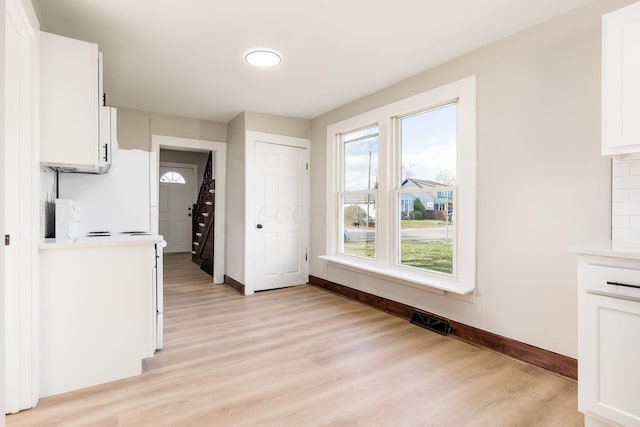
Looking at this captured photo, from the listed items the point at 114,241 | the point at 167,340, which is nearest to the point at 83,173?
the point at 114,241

###

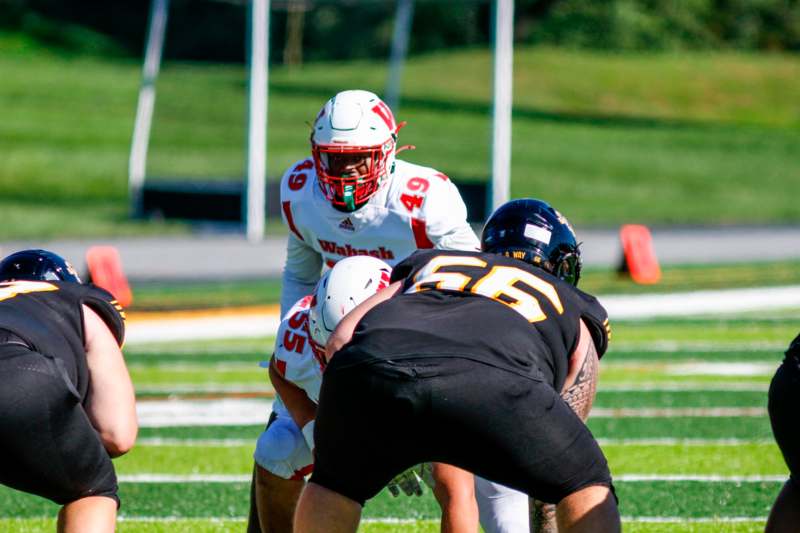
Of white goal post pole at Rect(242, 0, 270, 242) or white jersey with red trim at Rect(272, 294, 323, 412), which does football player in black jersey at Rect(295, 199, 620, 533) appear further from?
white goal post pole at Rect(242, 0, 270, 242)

###

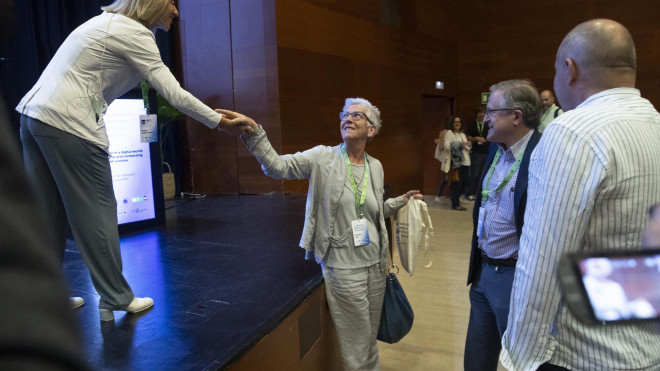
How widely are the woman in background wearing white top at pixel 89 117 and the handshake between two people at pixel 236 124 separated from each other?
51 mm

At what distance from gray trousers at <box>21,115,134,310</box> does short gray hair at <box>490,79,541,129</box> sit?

###

» **CONSIGNA**:
Por favor, devuelve sin ningún cambio las líneas de los datos desde la que contiene "How widely are" hasta la que contiene "At what distance", ambas incluidas, y ninguna otra.

» **RESULTADO DEL EJERCICIO**:
How widely are the woman in background wearing white top at pixel 89 117 and the handshake between two people at pixel 236 124 separated from each other?
51 mm

At what distance from gray trousers at <box>21,115,134,310</box> does short gray hair at <box>490,79,541,129</box> sit?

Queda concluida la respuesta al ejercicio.